▸ **Your instructions**: Pull out each of the lines below that contains the word "instances", copying them unchanged. Matching is case-sensitive.

# Record set start

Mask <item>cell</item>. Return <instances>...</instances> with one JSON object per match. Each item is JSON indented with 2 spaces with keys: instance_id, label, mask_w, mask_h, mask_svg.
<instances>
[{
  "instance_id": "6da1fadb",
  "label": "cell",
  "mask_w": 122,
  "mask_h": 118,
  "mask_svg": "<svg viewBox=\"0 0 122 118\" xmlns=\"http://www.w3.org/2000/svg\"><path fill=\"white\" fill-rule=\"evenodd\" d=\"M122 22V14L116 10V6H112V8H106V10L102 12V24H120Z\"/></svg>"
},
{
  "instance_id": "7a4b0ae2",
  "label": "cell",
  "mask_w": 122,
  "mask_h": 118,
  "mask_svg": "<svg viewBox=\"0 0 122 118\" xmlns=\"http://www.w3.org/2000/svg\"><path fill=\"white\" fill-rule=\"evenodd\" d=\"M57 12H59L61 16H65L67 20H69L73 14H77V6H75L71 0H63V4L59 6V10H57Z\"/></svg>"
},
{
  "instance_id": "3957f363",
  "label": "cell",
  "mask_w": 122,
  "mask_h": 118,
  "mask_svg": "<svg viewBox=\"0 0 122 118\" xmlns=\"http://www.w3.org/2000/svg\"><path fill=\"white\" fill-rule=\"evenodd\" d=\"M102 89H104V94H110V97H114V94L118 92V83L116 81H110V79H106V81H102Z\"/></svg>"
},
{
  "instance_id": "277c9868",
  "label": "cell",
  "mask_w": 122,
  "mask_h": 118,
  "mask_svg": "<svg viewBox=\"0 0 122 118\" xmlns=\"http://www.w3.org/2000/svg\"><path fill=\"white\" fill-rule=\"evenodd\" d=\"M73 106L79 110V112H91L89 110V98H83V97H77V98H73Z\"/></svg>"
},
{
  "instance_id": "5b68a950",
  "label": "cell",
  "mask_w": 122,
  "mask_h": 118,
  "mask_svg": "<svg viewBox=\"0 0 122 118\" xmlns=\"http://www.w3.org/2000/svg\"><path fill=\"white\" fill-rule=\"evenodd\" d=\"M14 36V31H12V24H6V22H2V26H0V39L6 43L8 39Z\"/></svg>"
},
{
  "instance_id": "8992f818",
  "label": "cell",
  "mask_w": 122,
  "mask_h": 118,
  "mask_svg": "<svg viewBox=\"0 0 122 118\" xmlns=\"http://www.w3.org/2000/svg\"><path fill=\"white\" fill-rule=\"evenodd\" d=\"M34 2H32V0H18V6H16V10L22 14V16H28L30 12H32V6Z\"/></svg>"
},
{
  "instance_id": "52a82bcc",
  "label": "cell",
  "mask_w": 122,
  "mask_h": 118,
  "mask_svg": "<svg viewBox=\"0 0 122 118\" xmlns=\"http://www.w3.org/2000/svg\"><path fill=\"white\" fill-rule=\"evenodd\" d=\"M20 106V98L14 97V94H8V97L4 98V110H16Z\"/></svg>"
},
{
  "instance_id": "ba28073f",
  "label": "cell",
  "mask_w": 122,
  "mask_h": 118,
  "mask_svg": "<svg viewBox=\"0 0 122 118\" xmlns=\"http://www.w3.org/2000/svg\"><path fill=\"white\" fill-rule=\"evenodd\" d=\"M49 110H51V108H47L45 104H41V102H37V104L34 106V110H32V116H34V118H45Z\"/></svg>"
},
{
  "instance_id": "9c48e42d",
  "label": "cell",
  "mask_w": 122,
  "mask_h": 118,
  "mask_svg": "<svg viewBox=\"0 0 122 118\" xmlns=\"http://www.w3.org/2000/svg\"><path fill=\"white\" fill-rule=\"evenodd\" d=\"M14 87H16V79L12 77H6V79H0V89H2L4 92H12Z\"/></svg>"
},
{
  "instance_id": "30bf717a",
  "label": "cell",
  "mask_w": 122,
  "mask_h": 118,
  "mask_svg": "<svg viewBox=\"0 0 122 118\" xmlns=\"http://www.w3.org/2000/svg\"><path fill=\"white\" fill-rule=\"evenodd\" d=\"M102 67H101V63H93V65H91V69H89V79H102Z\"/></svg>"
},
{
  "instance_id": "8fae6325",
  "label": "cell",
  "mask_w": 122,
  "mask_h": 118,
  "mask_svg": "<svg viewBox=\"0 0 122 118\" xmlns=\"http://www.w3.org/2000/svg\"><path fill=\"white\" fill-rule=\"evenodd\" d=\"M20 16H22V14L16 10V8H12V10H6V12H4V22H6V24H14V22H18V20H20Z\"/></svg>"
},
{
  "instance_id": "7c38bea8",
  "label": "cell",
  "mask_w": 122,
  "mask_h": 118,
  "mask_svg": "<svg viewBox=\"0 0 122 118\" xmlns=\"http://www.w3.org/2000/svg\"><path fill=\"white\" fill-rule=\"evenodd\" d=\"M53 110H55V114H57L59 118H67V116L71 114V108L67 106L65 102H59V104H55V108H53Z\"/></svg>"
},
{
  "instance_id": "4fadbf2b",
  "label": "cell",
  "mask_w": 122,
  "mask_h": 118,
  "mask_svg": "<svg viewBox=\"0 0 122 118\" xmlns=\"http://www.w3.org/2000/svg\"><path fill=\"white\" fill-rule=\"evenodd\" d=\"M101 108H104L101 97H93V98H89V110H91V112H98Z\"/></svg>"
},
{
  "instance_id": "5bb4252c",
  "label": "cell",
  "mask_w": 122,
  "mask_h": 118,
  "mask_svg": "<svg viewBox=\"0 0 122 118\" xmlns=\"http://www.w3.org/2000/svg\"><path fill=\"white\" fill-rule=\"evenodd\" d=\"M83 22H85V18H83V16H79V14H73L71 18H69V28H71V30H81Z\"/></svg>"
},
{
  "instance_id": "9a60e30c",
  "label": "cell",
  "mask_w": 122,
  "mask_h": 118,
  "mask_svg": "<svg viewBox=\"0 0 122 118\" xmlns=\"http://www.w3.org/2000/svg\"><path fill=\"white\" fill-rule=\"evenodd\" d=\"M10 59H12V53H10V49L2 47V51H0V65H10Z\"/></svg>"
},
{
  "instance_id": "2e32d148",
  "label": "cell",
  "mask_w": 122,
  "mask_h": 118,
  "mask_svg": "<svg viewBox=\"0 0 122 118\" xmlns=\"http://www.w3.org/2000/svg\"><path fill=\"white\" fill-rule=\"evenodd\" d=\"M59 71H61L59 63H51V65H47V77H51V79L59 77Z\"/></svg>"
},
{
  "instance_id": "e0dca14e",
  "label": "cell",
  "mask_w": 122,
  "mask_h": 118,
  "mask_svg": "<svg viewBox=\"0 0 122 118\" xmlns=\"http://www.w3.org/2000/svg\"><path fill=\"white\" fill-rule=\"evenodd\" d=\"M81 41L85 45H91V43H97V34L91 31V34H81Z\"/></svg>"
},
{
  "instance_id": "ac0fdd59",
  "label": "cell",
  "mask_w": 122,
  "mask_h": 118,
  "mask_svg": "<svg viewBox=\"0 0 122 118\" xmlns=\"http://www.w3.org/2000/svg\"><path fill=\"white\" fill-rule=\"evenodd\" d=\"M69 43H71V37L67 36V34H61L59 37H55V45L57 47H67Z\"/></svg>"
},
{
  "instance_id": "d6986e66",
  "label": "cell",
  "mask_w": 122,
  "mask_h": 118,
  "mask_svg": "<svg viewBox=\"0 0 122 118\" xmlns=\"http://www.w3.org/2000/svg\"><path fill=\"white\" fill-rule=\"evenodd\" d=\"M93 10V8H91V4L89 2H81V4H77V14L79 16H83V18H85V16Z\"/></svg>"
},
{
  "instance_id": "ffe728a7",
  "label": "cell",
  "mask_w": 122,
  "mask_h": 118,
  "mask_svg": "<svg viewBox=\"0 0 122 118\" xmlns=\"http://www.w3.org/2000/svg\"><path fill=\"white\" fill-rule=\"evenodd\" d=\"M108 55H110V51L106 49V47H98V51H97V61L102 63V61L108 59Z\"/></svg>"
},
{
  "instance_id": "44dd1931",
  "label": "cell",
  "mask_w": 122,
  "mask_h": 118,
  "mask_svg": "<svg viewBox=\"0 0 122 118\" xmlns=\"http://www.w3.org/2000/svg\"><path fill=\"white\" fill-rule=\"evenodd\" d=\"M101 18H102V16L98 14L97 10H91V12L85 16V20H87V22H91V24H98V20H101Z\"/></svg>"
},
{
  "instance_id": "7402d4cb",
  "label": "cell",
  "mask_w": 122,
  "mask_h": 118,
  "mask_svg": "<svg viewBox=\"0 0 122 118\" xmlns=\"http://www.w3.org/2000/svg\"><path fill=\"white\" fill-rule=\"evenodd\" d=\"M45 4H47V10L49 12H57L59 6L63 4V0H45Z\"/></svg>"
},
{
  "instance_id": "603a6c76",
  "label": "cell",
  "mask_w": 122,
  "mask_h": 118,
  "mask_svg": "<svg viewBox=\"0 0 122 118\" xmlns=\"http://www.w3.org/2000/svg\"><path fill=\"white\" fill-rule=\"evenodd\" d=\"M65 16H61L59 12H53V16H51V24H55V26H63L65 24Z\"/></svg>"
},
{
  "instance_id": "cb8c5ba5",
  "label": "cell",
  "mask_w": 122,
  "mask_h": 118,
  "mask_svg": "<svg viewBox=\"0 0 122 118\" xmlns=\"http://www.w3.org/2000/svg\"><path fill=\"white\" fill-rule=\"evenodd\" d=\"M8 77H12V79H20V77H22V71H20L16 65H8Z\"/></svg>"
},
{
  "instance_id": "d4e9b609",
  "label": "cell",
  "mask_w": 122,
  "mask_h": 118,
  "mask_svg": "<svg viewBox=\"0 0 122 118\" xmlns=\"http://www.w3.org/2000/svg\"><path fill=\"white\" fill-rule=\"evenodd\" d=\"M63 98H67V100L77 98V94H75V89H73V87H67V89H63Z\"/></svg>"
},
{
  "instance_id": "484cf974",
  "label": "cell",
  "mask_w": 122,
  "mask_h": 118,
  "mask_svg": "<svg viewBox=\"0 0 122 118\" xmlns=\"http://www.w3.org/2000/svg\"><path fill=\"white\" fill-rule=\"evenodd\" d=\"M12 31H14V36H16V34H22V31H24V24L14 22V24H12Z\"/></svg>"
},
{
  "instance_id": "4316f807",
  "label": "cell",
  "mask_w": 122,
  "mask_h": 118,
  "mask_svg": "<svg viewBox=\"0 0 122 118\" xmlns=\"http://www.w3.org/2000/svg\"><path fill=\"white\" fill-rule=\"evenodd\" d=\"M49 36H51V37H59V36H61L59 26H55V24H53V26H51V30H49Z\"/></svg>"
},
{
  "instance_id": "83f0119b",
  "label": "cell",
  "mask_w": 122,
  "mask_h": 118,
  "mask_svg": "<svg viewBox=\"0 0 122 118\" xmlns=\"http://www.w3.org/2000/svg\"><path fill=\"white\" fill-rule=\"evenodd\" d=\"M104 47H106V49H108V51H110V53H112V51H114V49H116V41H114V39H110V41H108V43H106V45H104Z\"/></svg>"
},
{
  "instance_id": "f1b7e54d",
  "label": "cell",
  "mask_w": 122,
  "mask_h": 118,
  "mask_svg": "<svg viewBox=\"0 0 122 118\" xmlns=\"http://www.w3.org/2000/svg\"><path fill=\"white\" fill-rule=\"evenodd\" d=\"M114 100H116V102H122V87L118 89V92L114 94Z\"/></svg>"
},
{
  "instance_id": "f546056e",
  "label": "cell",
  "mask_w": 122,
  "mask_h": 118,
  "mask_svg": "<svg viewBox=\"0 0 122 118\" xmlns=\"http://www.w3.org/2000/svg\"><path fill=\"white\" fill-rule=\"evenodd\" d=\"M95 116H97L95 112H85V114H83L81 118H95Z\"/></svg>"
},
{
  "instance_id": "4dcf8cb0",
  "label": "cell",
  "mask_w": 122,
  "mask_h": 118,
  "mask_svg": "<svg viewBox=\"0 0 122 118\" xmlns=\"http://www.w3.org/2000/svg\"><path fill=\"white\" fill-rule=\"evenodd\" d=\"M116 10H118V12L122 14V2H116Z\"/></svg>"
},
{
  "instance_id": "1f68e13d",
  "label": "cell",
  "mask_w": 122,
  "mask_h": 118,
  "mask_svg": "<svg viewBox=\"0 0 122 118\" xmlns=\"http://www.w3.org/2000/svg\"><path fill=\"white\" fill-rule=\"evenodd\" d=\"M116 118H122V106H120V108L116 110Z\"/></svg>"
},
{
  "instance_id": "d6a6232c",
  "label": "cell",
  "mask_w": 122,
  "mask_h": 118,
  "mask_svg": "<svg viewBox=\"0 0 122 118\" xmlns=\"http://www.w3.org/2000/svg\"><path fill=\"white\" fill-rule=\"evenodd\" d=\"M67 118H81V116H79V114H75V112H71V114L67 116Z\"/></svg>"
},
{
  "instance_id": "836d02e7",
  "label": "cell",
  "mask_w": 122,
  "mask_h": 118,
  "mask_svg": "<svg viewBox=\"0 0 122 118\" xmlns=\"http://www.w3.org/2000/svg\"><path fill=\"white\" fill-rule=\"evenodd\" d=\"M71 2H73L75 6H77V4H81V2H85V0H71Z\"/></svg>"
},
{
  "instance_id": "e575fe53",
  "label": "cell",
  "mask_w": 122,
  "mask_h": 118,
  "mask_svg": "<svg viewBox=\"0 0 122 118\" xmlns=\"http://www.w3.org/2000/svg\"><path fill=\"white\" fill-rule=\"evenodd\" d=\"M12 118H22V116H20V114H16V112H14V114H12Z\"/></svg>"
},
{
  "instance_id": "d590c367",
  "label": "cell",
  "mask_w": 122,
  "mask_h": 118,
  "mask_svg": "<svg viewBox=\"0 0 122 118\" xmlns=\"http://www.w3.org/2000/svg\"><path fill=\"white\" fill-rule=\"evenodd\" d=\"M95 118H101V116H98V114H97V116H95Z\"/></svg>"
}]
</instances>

# Record set end

▸ **The solution**:
Mask <item>cell</item>. Return <instances>...</instances> with one JSON object per match. Each item is JSON indented with 2 spaces with keys: instance_id, label, mask_w, mask_h, mask_svg.
<instances>
</instances>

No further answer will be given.